Typically, a N:N entity relationship should be implemented by having a join table for their possible combinations. If there are 3 or more entities connected with N:N relationships, one should consider carefully:
- The more general(including) solution would be to implement a join table containing all entities as fields, and all the combinations of them as values(rows)
- However, if the relationship of these entities is not realy a per-full-tuple case, but rather the (cartesian) product of (some of) their dyadic N:N relationships, then carefully think the minimum amount of two-field tables needed.
- Generalizing 2, always prefer (if it is correct, of course) to have join tables with as few fields as possible. And oviously, do not create a join table if there is no use for it.
- A helpful tip to distinguish the above is, when an insert is done, if your heart(!) tells you you are doing redundunt, or invalid, things, then you should choose one of the later methods.
E1) Example of Wikipedia's page on 4NF: https://en.wikipedia.org/wiki/Fourth_normal_form
We have entities Restaurant, Pizza Variety, and Delivery Area. We could implement their many-to-many relationships with one join table including all three. However, if one thinks of the data correctly, these triplets are a product of only 2 N:N relationships: Restaurant:Pizza and Restaurant:Delivery Area. If the "A1 Pizza" Restaurant decided to include "Thin Crust" Pizza Variety to its repertoire, then I'd have to either insert one row with the same restaurant/pizza variety to all delivery areas of "A1 Pizza" which would feel 4.redundant, or only insert for a specific delivery area, which would feel 4.invalid, because no shop would offer less variety to a delivery area (or at least, let's say our specification says so).
E2) Example of Wikipedia's page on 5NF: https://en.wikipedia.org/wiki/Fifth_normal_form
We have entities Salesman, Brand, and Type. We could implement their many-to-many relationships with one join table including all three. However, because of the "the following rule applies" part, the triplets are actually a (cartesian) product of the 3 N:N relationships available, and as such, the correct method is to have 3 join tables for it.
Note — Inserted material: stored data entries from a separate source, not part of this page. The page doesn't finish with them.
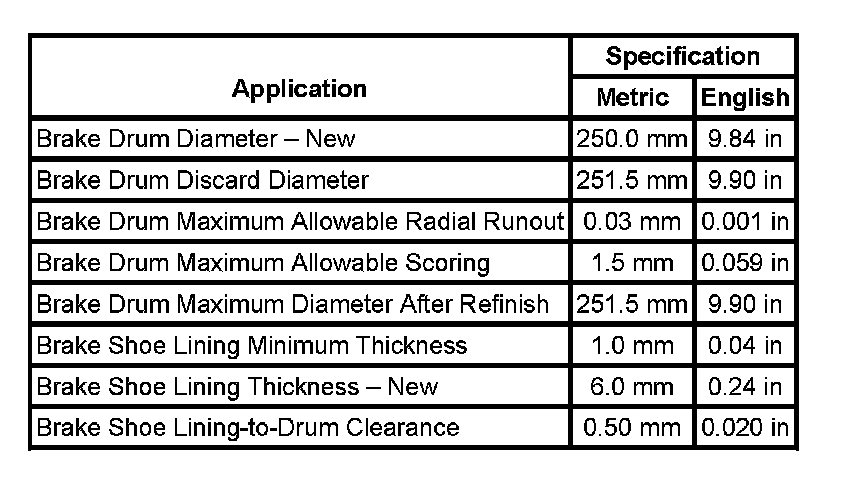 | Application | Specification Metric | Specification English |
|---|---|---|
| Brake Drum Diameter – New | 250.0 mm | 9.84 in |
| Brake Drum Discard Diameter | 251.5 mm | 9.90 in |
| Brake Drum Maximum Allowable Radial Runout | 0.03 mm | 0.001 in |
| Brake Drum Maximum Allowable Scoring | 1.5 mm | 0.059 in |
| Brake Drum Maximum Diameter After Refinish | 251.5 mm | 9.90 in |
| Brake Shoe Lining Minimum Thickness | 1.0 mm | 0.04 in |
| Brake Shoe Lining Thickness – New | 6.0 mm | 0.24 in |
| Brake Shoe Lining-to-Drum Clearance | 0.50 mm | 0.020 in |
The "Note how this setup helps to remove redundancy." part is much like my 4.th point.
That case is made even more confusing by the fact that while the article states "Also note that the table is in 4NF", the truth is that if the table had all the rows it should so as to cover the "following rule", then it would not cover 4NF! Right?
So.. What is the difference between E1 and E2 which makes one of them a 4NF and the other a 5NF example?